- _Actions to take_
• a. In the NetOpsBench fault extension text, turn the paragraph that begins "Fault extension changes the benchmark fault surface" into a short bulleted list that keeps its main points.
• b. Continue the NetOpsBench fault extension text from the point where it ends.

- _Provided text_
⁂
NetOpsBench
Fault Extension

Custom Faults

Built-in fault labels and the supported SDK path for adding project-local faults.

Fault extension changes the benchmark fault surface. Most agent work should use the built-in fault set first; add custom faults when the research question requires a new failure mode.

Built-in fault catalog

Scenario YAML references faults by fault_type.

Fault typeCategoryRequires interfaceNotes
link_downLinkyesBrings the target interface down.
link_flappingLinknoRepeatedly toggles a link. Parameters: iterations, down_time, up_time.
mtu_mismatchImpairmentyesChanges interface MTU to break path MTU.
packet_lossImpairmentnoAdds tc-based loss on the target device.
packet_corruptionImpairmentnoAdds tc-based corruption.
high_latencyImpairmentnoAdds tc-based delay. Parameter: latency_ms.
bgp_neighbor_misconfigRouting (BGP)noMisconfigures a BGP neighbor.
static_route_misconfigRouting (Static)noInstalls an incorrect static route. Alias: static_route_misconfiguration.
blackhole_routeRouting (Static)noInstalls a route pointing to a null next-hop. Requires target_prefix.
route_policy_misconfigRouting (Policy)noMisconfigures a prefix list or route-map.
device_downSystemnoBrings the target device offline.
acl_misconfigACLnoAdds an ACL that blocks expected traffic. Alias: acl_misconfiguration.

Common scenario fields:

  • target_device for the device where the fault is applied;
  • target_interface for interface-scoped faults such as link_down and mtu_mismatch;
  • target_prefix for blackhole_route;
  • parameters for fault-specific values;
  • metadata for descriptive benchmark annotations.

The authoritative built-in specs live under netopsbench/platform/faults/builtin/; injection and recovery handlers live under netopsbench/platform/faults/handlers/.
⁂
- _Dataset excerpts_

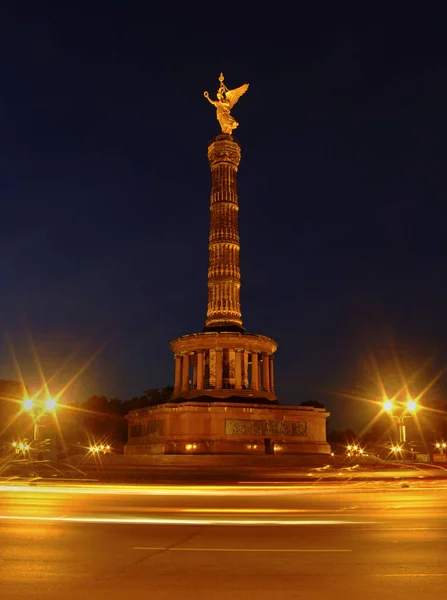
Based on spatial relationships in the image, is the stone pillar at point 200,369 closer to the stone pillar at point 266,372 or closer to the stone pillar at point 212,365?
the stone pillar at point 212,365

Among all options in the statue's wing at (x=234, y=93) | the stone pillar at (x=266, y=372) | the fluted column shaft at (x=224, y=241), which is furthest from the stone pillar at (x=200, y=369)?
the statue's wing at (x=234, y=93)

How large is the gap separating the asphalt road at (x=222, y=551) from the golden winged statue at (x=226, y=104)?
142 ft

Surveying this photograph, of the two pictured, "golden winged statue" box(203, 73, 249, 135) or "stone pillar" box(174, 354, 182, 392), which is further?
"golden winged statue" box(203, 73, 249, 135)

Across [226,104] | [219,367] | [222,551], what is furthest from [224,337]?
[222,551]

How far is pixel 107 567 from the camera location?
638 centimetres

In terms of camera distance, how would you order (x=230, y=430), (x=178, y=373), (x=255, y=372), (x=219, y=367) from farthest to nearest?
(x=178, y=373), (x=255, y=372), (x=219, y=367), (x=230, y=430)

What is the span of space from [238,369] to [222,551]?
36892mm

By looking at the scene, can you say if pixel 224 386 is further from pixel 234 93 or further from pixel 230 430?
pixel 234 93

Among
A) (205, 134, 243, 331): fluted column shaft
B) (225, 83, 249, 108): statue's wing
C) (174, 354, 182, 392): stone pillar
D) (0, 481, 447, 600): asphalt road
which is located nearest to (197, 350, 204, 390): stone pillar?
(174, 354, 182, 392): stone pillar

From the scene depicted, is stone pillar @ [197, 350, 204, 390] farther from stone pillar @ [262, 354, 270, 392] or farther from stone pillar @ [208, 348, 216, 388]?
stone pillar @ [262, 354, 270, 392]

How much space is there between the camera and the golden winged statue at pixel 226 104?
51969 millimetres

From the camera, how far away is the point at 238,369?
44094 millimetres

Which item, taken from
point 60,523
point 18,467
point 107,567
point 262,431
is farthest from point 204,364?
point 107,567

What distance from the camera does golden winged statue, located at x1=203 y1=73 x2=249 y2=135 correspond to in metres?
52.0
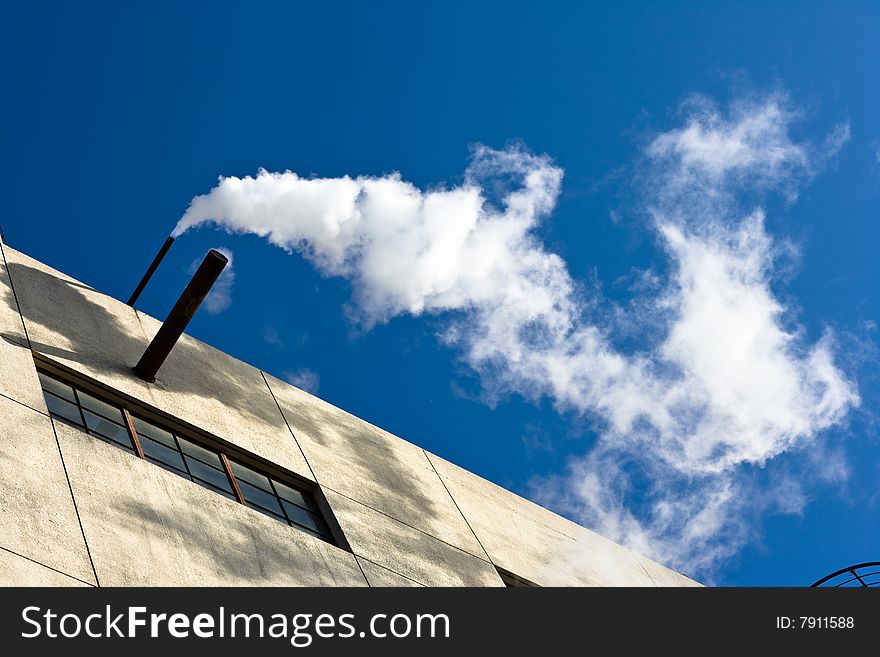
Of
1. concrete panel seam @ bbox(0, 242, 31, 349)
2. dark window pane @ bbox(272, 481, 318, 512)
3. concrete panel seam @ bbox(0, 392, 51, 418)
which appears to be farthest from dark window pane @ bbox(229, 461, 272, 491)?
concrete panel seam @ bbox(0, 242, 31, 349)

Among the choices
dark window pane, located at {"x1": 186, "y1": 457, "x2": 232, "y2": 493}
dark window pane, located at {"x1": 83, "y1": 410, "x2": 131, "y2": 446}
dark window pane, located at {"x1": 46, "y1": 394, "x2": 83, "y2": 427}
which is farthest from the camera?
dark window pane, located at {"x1": 186, "y1": 457, "x2": 232, "y2": 493}

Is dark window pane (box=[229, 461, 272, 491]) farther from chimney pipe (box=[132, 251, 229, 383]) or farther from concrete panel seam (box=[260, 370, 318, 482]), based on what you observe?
chimney pipe (box=[132, 251, 229, 383])

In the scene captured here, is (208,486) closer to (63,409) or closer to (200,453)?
(200,453)

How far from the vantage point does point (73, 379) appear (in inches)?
409

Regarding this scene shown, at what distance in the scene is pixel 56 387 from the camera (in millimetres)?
10086

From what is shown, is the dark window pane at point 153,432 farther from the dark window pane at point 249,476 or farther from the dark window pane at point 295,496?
the dark window pane at point 295,496

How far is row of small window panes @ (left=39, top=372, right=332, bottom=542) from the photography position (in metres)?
9.83

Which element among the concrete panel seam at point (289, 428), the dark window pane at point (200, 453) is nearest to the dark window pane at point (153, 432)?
the dark window pane at point (200, 453)

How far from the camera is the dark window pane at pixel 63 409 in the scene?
31.5ft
⁂
- _Expected results_
• a.
- Fault extension changes the benchmark's fault surface.
- Most agent work should use the built-in fault set first.
- Add custom faults only when the research question calls for a new failure mode.

• b.
Simple custom fault

Use simple_fault() for project-local extensions:

from netopsbench.sdk import NetOpsBench, FaultContext, simple_fault

def inject(ctx: FaultContext) -> dict:
    return {"success": True, "device": ctx.target_device}

def recover(ctx: FaultContext) -> dict:
    return {"success": True}

my_pack = simple_fault(
    "my_latency",
    inject=inject,
    recover=recover,
    requires_interface=True,
    required_parameters=("delay_ms",),
)

with NetOpsBench(workspace=".") as bench:
    bench.faults.register_pack(my_pack)

Or register one fault directly:

bench.faults.register_fault(
    "my_latency",
    inject,
    recover,
    requires_interface=True,
    required_parameters=("delay_ms",),
)

Once registered, reference it from scenario YAML with fault_type: my_latency.

Function contract

TypeNotes
ArgumentFaultContextfault_type, target_device, target_interface, parameters, metadata.
Returndict or FaultExecutionResultShould include "success": bool; omitted success defaults to success.

Recovery should be safe to call more than once when possible and should clean up partial state explicitly.

Runnable example

examples/04_custom_faults.py registers examples/faults/custom_fault_pack/ and runs examples/faults/custom_fault_pack/scenario.yaml:

PYTHONPATH=. python examples/04_custom_faults.py --vendor openai --repo-root .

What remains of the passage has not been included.